Pero dado que los costos de capital de la construcción de parques eólicos marinos son altos, los precios de la energía proyectados también son elevados. Según un acuerdo que aún debe ser ratificado por la comisión estatal de servicios públicos (se espera una decisión para fin de año), Cape Wind ha prometido vender la mitad de su energía a National Grid, un proveedor de energía del noreste, por 18,7 centavos el kilovatio. hora. Eso es más alto que las tarifas minoristas locales para la energía de la red, que están en el rango de 8 a 12 centavos por kilovatio-hora. Si Cape Wind realmente costará o ahorrará dinero a los consumidores a largo plazo, depende en parte de lo que suceda con los precios del carbón, el gas y el petróleo en los próximos años y décadas, dice Stephen Connors, ingeniero de investigación de MIT Energy Initiative. La energía producida por Cape Wind será utilizada por todos los clientes de National Grid, suministrando alrededor del 4 por ciento de la energía de un cliente típico. Con las tarifas actuales, dice Connors, la inversión en Cape Wind debería costarle al cliente residencial promedio de National Grid desde alrededor de $ 1 por mes en el lado bajo hasta aproximadamente dos lattes de Starbucks por mes en el lado alto.

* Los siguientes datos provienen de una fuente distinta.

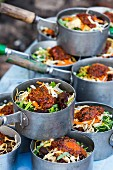 A stack of saucepans with vegetables and spicy sauce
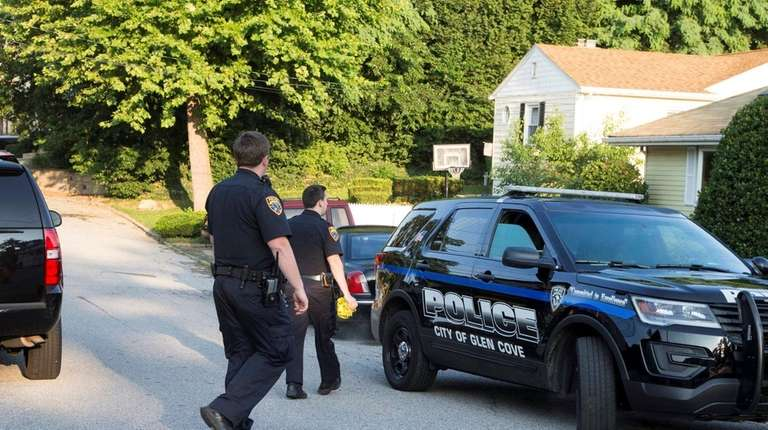 Police investigate the scene of a fatal shooting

En la década que ha durado la batalla por Cape Wind, se han construido parques eólicos marinos en las aguas de nueve países europeos, lo que ha dado como resultado una capacidad de más de 2,4 gigavatios, suficiente para alimentar a más de un millón de hogares. Un décimo país, China, completó recientemente un grupo de turbinas de 102 megavatios frente a la costa de Shanghai. Para 2020, se espera que se construyan 30 gigavatios de capacidad eólica marina adicional frente a las costas de China. Sin embargo, el esfuerzo de Estados Unidos por aprovechar la energía eólica marina se ha retrasado.

Si Gordon de Cape Wind se sale con la suya, las turbinas estarán girando en 2013. Pero esa victoria tendrá menos que ver con los méritos económicos y ambientales de la energía eólica marina que con qué lado del enfrentamiento político local ha resistido mejor la épica disputa. Muchos de los lugareños se han vuelto cínicos: como dice un ciudadano en la película, las personas con más dinero van a ganar.

De hecho, no tiene por qué terminar de esa manera. Las turbinas, si se construyen, estarán en aguas públicas alquiladas por Gordon y sus asociados. Eso significa que el público tiene derecho a decidir si el proyecto tiene sentido como parte de un esfuerzo nacional para aumentar la energía renovable. Pero para tomar decisiones sabiamente, necesitamos una política energética nacional coherente y acuerdos internacionales que den sentido al desarrollo energético local. En su ausencia, cada nuevo proyecto energético quedará atrapado por los vientos cruzados locales.

Evan I. Schwartz es NIÑOS Editor de negocios senior.